MAHKEMESİ :Asliye Ceza Mahkemesi
SUÇ : Hakaret, mala zarar verme
HÜKÜM : Mahkumiyet
Dosya incelenerek gereği düşünüldü:
Sanığın yokluğunda verilen mahkumiyet kararının, sanığın savunmasında bildirdiği son adresi olan ...., Mahallesi, 1 ...Caddesi, Karadeniz ...Apartmanı, No:...,/...., /BURSA adresine tebliğ çıkartıldığı ve bu adreste bulunan eşi ...'ye 08/12/2015 tarihinde tebliğ edildiği, UYAP kayıtlarında yapılan incelemede sanığın eşinin isminin... olduğu ve sanığın tanımadığını belirttiği ve UYAP’taki aile nüfus kayıt örneğinde kayıtlı kişiler arasında yer almayan... adlı şahsa yapılan tebligatın usulsüz olduğunun anlaşılması karşısında, sanığın öğrenme üzerine 16/12/2015 tarihli temyizinin süresinde olduğu kabul edilerek yapılan incelemede:
5237 sayılı TCK'nın 53. maddesinin bazı bölümlerinin iptaline ilişkin Anayasa Mahkemesinin 24.11.2015 tarihinde yürürlüğe giren 08.10.2015 tarihli ve 2014/140 E., 2015/85 K. sayılı kararı nazara alınarak bu maddede öngörülen hak yoksunluklarının uygulanmasının, 15.04.2020 gün ve 31100 sayılı Resmî Gazete’de yayımlanarak aynı gün yürürlüğe giren 7242 sayılı Kanun’un 10. maddesi ile TCK’nın 53. maddesinde yapılan değişiklikle birlikte infaz aşamasında gözetilmesi mümkün görülmüş, dosya içeriğine göre diğer temyiz itirazları yerinde görülmemiştir.
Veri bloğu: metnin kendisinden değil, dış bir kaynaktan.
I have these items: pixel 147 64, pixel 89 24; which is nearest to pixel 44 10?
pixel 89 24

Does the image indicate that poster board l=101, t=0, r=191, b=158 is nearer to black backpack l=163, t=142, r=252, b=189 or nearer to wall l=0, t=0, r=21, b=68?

Ancak;
Sanık hakkında katılan ...’ye yönelik mala zarar verme, katılan ...’na yönelik hakaret suçlarından kamu davası açıldığı, yapılan yargılama sonucunda, TCK’nın 125/1, 125/4 ve 151/1 maddeleri uyarınca hakaret ve mala zarar verme suçlarından mahkumiyet hükümleri kurulduğu, suç tarihinde mala zarar verme suçunun uzlaşma kapsamında bulunmaması nedeniyle uzlaştırmanın mümkün olmadığı anlaşılmış ise de; 151/1. maddesi kapsamındaki mala zarar verme suçunun 02.12.2016 tarihli Resmi Gazete'de yayımlanarak aynı tarihte yürürlüğe giren 6763 sayılı Kanun'un 34. maddesiyle değişik 5271 sayılı CMK'nın 253. maddesi ve maddeye eklenen fıkraya göre uzlaşma kapsamına alındığı, bu nedenle CMK’nın 253/3. maddesinin uygulanma koşullarının ortadan kalktığı, sanık ile katılanlar arasında söz konusu kanun değişikliğine göre, hakaret ve mala zarar verme suçları yönünden uzlaştırma işlemi uygulanıp sonucuna göre sanığın hukuki durumunun değerlendirilmesinde zorunluluk bulunması,
Bozmayı gerektirmiş, sanığın temyiz nedenleri bu itibarla yerinde görülmüş olduğundan, hükümlerin açıklanan sebeplerden dolayı istem gibi BOZULMASINA, 08/06/2022 tarihinde oy birliğiyle karar verildi.